━━━━━ Quoted passage

So a decent choice for the big machine you backup all your VMs to in a corporate environment. Not a great solution for all the anime you totally legally obtained on Yahoo.
Not sure if the general advice has changed, but you are still looking for a sweet spot in the 8-12 TB range for a home NAS where you expect to regularly access and update a large number of small files rather than a few massive ones.
honestly curious, why the hell was this downvoted? I work in this space and I thought this was still the generally accepted advice?
Mainly because of that. Spinning rust drives are perfect for large media libraries.
There isn't a hard drive made in the last 15 years that couldn't handle watching media files. Even the SMR crap the manufacturers introduced a while back could do that without issue. For 4k video you're going to see average transfer speeds of 50MB/s and peak in the low 100MB/s range, and that's for high quality videos. Write speed is irrelevant for media consumption, and unless your hard drive is ridiculously fragmented, seek speed is also irrelevant. Even an old 5400 RPM SATA drive is going to be able to handle that load 99.99% of the time. And anything lower than 4K video is a slam dunk.

━━━━━━━━━━
━━━━━ Data records

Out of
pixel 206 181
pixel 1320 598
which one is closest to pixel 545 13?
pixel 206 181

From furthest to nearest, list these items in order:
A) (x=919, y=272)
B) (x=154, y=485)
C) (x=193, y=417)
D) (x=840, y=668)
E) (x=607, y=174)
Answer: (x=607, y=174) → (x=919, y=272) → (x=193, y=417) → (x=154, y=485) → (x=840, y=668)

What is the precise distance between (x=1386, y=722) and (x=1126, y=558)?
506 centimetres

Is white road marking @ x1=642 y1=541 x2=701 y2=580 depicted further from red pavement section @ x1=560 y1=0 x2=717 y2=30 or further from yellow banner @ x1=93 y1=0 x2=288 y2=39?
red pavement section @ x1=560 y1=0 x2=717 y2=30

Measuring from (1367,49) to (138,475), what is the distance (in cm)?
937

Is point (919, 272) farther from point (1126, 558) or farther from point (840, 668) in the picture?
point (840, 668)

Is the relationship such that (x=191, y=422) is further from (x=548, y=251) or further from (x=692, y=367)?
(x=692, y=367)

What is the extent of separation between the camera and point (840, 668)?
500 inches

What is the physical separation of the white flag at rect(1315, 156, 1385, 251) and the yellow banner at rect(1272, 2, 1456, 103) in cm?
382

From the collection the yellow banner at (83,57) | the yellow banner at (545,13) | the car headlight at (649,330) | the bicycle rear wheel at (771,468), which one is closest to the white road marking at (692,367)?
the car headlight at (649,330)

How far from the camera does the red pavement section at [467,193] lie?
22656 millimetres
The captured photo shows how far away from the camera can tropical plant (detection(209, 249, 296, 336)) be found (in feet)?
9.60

━━━━━━━━━━

* _Exercise A_
Set out the spatial relationship records above as a numbered list, omitting any blank lines.
* _Exercise B_
Carry on the discussion of hard drives for a home NAS from the point where it stops.

* _Reply A_
1. Out of
2. pixel 206 181
3. pixel 1320 598
4. which one is closest to pixel 545 13?
5. pixel 206 181
6. From furthest to nearest, list these items in order:
7. A) (x=919, y=272)
8. B) (x=154, y=485)
9. C) (x=193, y=417)
10. D) (x=840, y=668)
11. E) (x=607, y=174)
12. Answer: (x=607, y=174) → (x=919, y=272) → (x=193, y=417) → (x=154, y=485) → (x=840, y=668)
13. What is the precise distance between (x=1386, y=722) and (x=1126, y=558)?
14. 506 centimetres
15. Is white road marking @ x1=642 y1=541 x2=701 y2=580 depicted further from red pavement section @ x1=560 y1=0 x2=717 y2=30 or further from yellow banner @ x1=93 y1=0 x2=288 y2=39?
16. red pavement section @ x1=560 y1=0 x2=717 y2=30
17. Measuring from (1367,49) to (138,475), what is the distance (in cm)?
18. 937
19. Is point (919, 272) farther from point (1126, 558) or farther from point (840, 668) in the picture?
20. point (840, 668)
21. Is the relationship such that (x=191, y=422) is further from (x=548, y=251) or further from (x=692, y=367)?
22. (x=692, y=367)
23. What is the extent of separation between the camera and point (840, 668)?
24. 500 inches
25. What is the physical separation of the white flag at rect(1315, 156, 1385, 251) and the yellow banner at rect(1272, 2, 1456, 103) in cm?
26. 382
27. From the collection the yellow banner at (83,57) | the yellow banner at (545,13) | the car headlight at (649,330) | the bicycle rear wheel at (771,468), which one is closest to the white road marking at (692,367)?
28. the car headlight at (649,330)
29. How far from the camera does the red pavement section at [467,193] lie?
30. 22656 millimetres
31. The captured photo shows how far away from the camera can tropical plant (detection(209, 249, 296, 336)) be found (in feet)?
32. 9.60

* _Reply B_
Everything I just said goes right out the window for a multi-user system that's streaming multiple media files concurrently, but the vast majority of people never need to worry about that.
Because everything he said was wrong?
Because people are thinking through specific niche use cases coupled with "Well it works for me and I never do anything 'wrong'".
I'll definitely admit that I made the mistake of trying to have a bit of fun when talking about something that triggers the dunning kruger effect. But people SHOULD be aware of how different use patterns impacts performance, how that performance impacts users, and generally how different use patterns impact wear and tear of the drive.
Come on man, everything, and mean everything you said is wrong.
Budget tape backup?
No, you can't even begin to compare drives to tape. They're completely different use cases. A hard drive can contain a backup but it's not physically robust to be unplugged, rotated off site , and put into long term storage like tape. You might as well say a Honda Accord is a budget Semi tractor trailer.
Then you specifically called out personal downloads of anime as a bad use case. That's absolutely wrong in all cases.
It is absurd to imply that everyone else except for you is less knowledgeable and using a niche case except you.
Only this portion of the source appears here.